Das bedeutet, die Situation wird gemieden, um der Angst zu entfliehen. Somit entsteht die Angst vor der Angst, was zu einem starken Rückgang der Sexualität führen kann.
Sind es immer nur negative Erfahrungen die Ängste auslösen?
Nein. Sehr häufig werden in einer Sexualtherapie frühkindliche Erfahrungen entdeckt, die dann die Ursache für die Versagensangst gebildet haben. So können traumatische Erlebnisse, seelische Überlastungen, innere oder äußere Konflikte diese Zweifel fördern oder verursachen.
Sehr häufig stehen auch Verluste jeder Art hinter Versagensängsten. Trennungen der Eltern, plötzliche Verluste durch Tod einer nahestehenden Bezugsperson aber auch neue Partner können ausschlaggebende Gründe für die Entwicklung von Sexualängsten sein.

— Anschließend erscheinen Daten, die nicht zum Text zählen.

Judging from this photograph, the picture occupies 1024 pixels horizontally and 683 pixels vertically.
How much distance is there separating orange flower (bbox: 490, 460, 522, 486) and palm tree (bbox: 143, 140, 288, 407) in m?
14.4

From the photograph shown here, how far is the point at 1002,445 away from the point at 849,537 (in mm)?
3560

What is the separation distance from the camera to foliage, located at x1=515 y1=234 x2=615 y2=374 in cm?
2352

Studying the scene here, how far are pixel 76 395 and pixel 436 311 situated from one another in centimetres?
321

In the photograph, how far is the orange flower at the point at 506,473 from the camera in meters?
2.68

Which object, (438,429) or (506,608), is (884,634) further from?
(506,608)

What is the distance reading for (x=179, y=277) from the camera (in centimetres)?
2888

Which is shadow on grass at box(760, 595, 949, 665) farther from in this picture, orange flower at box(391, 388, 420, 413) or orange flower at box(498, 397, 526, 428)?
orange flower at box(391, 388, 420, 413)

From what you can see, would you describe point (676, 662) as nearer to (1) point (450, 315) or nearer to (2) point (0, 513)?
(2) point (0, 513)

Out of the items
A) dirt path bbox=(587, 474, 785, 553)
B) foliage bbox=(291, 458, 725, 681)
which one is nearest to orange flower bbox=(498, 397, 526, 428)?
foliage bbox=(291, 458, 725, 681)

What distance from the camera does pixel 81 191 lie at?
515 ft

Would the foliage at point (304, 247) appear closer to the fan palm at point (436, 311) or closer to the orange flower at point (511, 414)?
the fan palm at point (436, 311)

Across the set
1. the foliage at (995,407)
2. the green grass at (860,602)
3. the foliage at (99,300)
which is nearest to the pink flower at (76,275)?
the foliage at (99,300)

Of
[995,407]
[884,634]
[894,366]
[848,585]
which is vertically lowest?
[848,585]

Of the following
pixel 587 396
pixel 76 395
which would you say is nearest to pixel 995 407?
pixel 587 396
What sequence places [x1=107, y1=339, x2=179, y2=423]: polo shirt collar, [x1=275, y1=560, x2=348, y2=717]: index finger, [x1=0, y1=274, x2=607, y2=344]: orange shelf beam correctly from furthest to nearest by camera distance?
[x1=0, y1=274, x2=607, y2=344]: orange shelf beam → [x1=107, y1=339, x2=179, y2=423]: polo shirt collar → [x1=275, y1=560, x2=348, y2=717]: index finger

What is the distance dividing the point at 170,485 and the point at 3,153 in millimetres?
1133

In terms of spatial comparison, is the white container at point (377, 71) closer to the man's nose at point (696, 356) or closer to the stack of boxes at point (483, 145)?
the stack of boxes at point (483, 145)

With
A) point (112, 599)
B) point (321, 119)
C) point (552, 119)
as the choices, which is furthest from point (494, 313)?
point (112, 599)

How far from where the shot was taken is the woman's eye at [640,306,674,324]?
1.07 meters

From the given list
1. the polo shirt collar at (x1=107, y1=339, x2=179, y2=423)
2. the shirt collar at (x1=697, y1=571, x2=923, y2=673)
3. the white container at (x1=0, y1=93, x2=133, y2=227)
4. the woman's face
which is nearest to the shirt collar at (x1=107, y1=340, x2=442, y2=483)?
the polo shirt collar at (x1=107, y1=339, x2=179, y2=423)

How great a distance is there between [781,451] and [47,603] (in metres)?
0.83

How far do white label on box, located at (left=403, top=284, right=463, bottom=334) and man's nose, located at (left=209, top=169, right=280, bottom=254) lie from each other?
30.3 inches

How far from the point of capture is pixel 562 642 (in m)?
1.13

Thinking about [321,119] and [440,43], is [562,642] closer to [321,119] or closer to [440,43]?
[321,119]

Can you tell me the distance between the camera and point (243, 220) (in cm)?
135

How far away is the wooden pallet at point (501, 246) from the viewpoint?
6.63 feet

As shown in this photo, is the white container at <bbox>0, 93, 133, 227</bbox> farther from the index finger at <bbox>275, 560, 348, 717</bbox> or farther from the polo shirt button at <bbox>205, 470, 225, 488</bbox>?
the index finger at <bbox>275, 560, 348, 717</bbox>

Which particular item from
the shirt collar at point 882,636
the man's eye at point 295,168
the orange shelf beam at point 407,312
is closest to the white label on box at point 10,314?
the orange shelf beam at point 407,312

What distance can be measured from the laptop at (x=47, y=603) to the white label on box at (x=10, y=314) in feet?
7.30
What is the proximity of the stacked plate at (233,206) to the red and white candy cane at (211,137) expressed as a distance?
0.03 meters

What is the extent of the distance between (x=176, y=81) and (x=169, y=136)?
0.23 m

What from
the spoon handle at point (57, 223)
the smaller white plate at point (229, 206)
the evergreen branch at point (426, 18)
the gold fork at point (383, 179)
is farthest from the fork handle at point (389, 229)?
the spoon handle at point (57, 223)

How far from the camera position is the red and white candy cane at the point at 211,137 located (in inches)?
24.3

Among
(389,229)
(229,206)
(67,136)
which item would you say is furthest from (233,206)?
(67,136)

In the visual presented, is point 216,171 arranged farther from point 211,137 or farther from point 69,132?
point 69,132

Die Gründe für diese Selbstzweifel sind so vielfältig wie zahlreich
In einigen Fällen ist ein Elternteil untreu gewesen und das Kind hat die Konflikte der Eltern miterlebt. Auch Rivalitäten in der Familie unter Geschwistern oder Eltern sind Ursachen für Versagensangst.
Seit etwa 10 Jahren ist die Überfürsorge eine Ursache für Versagensängste. Den Kindern wird fast alles abgenommen. Somit schaffen sie es nicht, wichtige Herausforderungen selbstständig zu überwinden, weil Mama oder Papa vorher einschreiten.
Das führt zu einem instabilen Selbstwertgefühl, welches sich auch in die sexuelle Selbstentwicklung hineinspielt.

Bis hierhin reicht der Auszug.